Gilets jaunes : les concessions de Matignon
Lors d'une réunion de crise, le président Macron et le gouvernement ont décidé un moratoire sur la taxe carburants. Le Premier ministre, Edouard Philippe, a déclaré mardi ne pas vouloir mettre en danger "l'unité de la nation". Les gilets jaunes ont néanmoins annoncé leur intention de redescendre dans les rues le week-end prochain. Ces concessions auront-elles un effet ?

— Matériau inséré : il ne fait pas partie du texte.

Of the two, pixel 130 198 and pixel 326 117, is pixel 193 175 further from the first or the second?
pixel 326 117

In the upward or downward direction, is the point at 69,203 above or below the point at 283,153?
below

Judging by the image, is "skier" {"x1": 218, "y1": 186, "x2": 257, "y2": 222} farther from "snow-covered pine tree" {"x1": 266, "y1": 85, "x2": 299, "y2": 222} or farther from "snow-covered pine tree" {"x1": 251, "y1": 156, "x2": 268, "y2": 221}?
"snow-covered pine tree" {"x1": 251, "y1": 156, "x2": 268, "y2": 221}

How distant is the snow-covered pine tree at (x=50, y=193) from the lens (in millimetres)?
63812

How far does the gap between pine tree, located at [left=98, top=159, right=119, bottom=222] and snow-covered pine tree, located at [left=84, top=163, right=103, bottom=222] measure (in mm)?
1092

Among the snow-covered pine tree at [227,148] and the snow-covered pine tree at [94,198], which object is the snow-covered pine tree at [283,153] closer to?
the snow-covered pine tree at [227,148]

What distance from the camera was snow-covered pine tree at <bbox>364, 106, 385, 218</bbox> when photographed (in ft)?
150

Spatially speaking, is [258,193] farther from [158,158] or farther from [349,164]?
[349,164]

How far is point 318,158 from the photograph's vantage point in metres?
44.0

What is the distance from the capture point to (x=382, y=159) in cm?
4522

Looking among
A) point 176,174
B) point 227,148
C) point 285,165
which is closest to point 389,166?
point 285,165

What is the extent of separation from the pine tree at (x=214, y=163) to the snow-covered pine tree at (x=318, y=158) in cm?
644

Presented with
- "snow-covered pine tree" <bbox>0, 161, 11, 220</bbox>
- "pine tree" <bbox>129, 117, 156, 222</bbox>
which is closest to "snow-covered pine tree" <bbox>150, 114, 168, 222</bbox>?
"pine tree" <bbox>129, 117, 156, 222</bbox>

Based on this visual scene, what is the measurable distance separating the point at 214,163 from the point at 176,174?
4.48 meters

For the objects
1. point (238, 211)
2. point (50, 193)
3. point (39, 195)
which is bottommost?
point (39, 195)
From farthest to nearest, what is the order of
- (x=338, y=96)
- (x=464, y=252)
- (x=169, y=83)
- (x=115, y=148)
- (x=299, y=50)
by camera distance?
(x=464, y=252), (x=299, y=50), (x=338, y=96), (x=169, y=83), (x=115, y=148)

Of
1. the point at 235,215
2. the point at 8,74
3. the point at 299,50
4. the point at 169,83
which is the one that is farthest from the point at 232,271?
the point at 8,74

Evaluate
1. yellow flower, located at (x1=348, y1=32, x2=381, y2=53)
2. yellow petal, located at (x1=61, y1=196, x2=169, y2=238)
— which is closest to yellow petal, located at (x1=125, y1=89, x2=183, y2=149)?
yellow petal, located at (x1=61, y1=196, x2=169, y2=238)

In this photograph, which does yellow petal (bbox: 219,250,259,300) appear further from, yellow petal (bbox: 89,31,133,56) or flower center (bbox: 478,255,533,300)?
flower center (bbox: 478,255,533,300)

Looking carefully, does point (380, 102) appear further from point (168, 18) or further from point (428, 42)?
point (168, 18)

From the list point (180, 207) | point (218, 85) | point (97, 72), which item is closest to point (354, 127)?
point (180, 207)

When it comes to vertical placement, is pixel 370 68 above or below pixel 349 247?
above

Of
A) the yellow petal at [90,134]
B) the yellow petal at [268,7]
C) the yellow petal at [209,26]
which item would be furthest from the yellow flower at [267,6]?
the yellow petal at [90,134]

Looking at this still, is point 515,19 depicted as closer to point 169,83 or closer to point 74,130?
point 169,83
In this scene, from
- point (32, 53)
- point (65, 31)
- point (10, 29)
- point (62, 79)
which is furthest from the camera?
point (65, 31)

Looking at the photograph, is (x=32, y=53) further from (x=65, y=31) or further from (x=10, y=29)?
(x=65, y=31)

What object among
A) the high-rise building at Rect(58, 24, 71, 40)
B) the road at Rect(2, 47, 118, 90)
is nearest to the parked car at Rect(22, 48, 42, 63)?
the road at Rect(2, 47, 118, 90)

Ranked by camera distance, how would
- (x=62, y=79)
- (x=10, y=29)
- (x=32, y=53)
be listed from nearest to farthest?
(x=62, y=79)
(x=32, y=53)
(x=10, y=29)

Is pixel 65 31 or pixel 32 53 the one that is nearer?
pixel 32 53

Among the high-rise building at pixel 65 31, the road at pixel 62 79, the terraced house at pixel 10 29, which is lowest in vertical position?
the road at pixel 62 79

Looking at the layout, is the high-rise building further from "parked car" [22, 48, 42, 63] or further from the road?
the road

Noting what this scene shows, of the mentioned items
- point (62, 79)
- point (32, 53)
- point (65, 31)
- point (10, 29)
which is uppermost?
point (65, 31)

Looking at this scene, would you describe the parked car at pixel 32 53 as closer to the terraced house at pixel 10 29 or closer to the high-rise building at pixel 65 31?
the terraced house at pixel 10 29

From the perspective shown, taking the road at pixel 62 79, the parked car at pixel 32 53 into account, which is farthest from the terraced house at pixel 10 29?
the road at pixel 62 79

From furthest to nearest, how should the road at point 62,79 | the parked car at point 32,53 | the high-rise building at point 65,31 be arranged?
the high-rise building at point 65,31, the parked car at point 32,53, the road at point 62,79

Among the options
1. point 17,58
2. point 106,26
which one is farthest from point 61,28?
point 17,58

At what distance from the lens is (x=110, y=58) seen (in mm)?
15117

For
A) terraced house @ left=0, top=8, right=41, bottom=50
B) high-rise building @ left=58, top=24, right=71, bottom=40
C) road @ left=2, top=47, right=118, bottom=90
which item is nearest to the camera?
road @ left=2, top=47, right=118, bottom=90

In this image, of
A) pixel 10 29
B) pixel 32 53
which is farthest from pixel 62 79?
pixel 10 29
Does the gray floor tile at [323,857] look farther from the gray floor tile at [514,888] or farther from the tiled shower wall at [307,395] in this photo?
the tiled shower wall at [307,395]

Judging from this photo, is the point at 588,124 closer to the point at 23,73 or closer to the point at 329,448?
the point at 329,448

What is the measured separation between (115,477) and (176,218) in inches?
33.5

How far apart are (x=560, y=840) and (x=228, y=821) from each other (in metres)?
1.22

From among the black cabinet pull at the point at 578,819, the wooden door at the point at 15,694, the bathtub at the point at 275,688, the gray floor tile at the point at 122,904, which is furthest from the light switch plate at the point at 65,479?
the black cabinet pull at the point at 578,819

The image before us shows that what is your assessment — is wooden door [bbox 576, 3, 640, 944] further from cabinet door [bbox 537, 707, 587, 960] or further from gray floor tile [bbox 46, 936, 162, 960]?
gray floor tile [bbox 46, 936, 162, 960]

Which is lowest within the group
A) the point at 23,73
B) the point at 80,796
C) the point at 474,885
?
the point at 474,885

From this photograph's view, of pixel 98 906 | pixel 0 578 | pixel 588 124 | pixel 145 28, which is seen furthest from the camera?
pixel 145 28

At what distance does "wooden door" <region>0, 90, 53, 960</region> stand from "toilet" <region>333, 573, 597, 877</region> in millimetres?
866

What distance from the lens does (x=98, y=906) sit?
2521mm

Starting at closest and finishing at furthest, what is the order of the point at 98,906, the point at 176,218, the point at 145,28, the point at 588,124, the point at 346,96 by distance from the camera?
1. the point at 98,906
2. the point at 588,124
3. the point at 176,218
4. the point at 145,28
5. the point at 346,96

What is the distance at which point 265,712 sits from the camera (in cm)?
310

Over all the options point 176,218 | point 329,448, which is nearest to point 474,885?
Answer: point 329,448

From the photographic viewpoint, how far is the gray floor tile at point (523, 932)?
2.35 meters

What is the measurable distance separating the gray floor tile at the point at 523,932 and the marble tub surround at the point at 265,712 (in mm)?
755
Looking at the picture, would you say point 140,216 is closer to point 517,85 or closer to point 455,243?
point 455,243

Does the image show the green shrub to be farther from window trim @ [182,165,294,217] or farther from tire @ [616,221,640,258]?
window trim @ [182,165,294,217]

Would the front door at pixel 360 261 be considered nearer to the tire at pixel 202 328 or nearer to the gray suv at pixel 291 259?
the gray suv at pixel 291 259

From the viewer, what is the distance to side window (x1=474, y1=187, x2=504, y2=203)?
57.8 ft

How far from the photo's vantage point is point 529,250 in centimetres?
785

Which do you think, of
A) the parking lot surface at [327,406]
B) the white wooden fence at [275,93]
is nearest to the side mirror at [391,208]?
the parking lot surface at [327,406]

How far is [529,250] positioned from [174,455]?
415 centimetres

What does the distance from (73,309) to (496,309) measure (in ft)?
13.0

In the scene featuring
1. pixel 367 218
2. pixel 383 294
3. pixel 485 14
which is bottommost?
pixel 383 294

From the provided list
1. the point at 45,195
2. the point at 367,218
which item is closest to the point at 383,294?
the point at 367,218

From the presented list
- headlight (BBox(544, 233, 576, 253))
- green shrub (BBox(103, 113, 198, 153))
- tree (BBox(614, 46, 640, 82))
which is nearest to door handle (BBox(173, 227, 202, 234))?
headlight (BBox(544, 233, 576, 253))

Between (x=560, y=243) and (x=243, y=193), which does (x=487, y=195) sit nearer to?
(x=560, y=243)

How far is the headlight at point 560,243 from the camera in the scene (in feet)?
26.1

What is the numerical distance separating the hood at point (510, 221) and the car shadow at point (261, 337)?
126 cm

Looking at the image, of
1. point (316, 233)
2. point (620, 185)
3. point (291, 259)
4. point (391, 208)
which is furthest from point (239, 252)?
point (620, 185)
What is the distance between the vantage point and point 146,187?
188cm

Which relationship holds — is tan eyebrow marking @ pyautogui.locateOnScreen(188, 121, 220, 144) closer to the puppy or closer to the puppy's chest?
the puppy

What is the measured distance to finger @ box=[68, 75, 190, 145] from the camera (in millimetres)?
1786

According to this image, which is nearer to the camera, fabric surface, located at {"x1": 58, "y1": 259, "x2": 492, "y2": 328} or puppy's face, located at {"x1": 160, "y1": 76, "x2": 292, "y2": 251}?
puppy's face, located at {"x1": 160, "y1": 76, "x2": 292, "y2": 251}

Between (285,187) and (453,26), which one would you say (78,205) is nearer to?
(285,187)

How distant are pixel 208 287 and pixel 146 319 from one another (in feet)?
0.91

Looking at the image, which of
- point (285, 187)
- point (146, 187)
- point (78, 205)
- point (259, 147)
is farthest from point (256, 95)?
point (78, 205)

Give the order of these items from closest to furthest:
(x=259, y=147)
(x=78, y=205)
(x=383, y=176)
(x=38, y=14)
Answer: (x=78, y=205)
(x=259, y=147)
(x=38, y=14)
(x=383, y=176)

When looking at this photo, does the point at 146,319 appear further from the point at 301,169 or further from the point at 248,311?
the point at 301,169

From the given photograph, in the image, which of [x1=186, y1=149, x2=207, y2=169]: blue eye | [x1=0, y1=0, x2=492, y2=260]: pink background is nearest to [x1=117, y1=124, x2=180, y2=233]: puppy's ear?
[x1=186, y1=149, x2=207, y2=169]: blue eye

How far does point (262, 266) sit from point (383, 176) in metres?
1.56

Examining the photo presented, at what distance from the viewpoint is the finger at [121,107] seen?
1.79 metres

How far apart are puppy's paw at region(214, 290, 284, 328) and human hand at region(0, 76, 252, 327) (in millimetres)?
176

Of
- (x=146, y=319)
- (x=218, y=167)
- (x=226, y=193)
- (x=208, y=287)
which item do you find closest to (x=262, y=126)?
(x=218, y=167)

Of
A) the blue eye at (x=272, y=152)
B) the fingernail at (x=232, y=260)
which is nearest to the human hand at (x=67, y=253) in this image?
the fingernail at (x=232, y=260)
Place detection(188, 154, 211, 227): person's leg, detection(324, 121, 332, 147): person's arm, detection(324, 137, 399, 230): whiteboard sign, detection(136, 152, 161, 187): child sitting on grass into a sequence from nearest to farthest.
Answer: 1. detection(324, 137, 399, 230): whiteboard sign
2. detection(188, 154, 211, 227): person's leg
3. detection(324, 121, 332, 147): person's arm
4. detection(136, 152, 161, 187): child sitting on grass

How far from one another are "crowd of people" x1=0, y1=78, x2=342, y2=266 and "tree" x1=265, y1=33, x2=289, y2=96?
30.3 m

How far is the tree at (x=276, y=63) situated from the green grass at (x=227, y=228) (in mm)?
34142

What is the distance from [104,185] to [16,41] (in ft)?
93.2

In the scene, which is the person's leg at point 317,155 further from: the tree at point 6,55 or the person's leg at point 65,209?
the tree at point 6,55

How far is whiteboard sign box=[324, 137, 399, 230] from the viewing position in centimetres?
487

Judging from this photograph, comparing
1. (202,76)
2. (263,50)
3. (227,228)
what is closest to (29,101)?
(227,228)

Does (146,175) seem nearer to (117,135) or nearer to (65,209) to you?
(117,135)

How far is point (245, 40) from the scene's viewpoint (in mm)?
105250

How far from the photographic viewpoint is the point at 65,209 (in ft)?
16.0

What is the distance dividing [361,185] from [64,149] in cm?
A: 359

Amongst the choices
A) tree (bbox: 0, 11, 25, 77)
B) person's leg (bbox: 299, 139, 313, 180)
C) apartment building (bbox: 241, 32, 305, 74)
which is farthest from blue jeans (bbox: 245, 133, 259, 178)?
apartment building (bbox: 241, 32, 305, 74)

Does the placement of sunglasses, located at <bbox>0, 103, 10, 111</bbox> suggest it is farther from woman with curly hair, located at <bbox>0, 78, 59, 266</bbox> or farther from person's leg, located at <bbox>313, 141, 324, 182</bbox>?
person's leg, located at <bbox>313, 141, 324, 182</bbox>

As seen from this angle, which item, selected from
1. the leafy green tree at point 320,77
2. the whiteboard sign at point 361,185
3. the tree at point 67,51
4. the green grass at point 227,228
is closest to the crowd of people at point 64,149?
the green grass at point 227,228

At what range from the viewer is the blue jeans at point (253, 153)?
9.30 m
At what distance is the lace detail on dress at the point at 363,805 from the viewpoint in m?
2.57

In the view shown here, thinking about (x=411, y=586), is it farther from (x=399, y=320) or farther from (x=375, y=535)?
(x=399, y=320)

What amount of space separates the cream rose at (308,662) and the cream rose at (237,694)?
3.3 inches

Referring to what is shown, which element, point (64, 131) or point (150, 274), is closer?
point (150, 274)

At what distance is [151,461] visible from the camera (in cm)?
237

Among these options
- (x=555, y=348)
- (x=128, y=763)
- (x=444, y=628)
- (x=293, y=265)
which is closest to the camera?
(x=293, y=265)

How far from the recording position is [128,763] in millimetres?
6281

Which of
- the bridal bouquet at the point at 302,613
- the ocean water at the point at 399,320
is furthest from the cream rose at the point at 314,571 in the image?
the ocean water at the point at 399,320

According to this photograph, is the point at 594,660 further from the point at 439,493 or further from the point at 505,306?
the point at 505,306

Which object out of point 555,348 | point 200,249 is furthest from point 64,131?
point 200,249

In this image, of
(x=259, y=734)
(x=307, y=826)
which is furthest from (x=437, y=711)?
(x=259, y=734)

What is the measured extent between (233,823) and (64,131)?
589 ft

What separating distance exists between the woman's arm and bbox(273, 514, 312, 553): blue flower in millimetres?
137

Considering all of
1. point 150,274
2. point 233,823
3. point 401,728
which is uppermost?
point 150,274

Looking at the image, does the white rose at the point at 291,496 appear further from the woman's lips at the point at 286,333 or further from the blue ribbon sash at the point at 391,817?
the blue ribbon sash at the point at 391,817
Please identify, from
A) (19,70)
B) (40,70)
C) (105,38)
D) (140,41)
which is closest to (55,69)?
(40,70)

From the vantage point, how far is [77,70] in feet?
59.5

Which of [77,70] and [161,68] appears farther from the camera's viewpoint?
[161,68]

La boîte de Pandore est ouverte
Le moratoire annoncé n'apaisera pas les contestataires, juge Libération dans son éditorial :
«Les mesures annoncées auraient arrêté la protestation il y a dix jours. Mais les mouvements sociaux transforment ceux qui y participent. Souvent isolés dans leur quotidien de galère, étreints par un sentiment d'abandon et d'humiliation, les gilets jaunes ont goûté à l'ivresse de l'action collective, au réconfort de la solidarité et de la reconnaissance mutuelle, aux plaisirs rares d'une médiatisation massive, à la fierté de jouer enfin un rôle politique national. Difficile de mettre fin à cette embellie qui restera, quoi qu'il arrive, comme un des grands souvenirs de leur vie. ... La tentation de continuer, enhardie par un premier succès, occupe manifestement la tête des manifestants. L'inconscience présomptueuse des gouvernants a ouvert une boîte de Pandore.»
L'arroseur arrosé
Le gouvernement a pris la mesure du risque de division profonde encouru par la société française, écrit Vedomosti :
«Macron et son entourage ont été victimes de la vague anti-élite sur laquelle ils avaient eux-mêmes surfé aux présidentielles et législatives de 2017. Mais voici que les électeurs ne veulent pas payer le prix des réformes si chères au président. ... Alourdir la fiscalité 'pour tous', peu après l'abolition de l'ISF, cela passe mal. En fin de compte, la manifestation des gilets jaunes est le fait d'une province désargentée et de classes moyennes inférieures, qui ne sauraient se passer de la voiture, par opposition aux riches des grandes villes. Après un long temps de réaction, l'exécutif a entendu la doléance des manifestants et déclaré qu'aucune taxe ne méritait de mettre en danger l'unité de la nation.»
Ce n'est pas le moment de flancher
The Irish Times appelle le président à poursuivre sur la voie des réformes :
«Emmanuel Macron ne pourra survivre politiquement que s'il ne change rien à sa stratégie. Il aurait tort de commettre l'erreur de ses prédécesseurs François Hollande et Nicolas Sarkozy, qui avaient cédé à la pression de la rue, cette caractéristique française qui s'oppose systématiquement à tout changement. ... Il peut faire des concessions sur la fiscalité pour compenser certaines injustices sociales. Et il peut encore s'appuyer sur l'éloquence remarquable dont il a fait preuve tout au long de sa carrière politique. Mais il ne peut se permettre de changer l'orientation fondamentale de sa stratégie de réforme. Il s'est notamment engagé à donner à la France un rôle de premier plan dans la lutte contre le changement climatique en taxant les carburants.»
La paresse des Français est le fond du problème
Pour l'économiste Hector Allain sur le portail Contrepoints, les Français sont eux-mêmes responsables des prix élevés des carburants :
«La crise actuelle est avant tout celle d'un système et d'un mode de pensée périmés. C'est la raison pour laquelle elle risque de se prolonger. Quel politique aura le courage de le dire ? On ne crée pas de la richesse - et donc du pouvoir d'achat - en regardant le foot à la télé. La crise de la France est celle de la paresse. 64 pour cent de la population âgée de 15 à 64 ans travaille dans notre pays, contre 79 pour cent en Suisse, 75 pour cent au Royaume-Uni ou en Allemagne. ... Soyons concrets : l'essence et les produits alimentaires coûtent plus cher car nous nous disputons ces biens avec des pays qui travaillent davantage que nous.»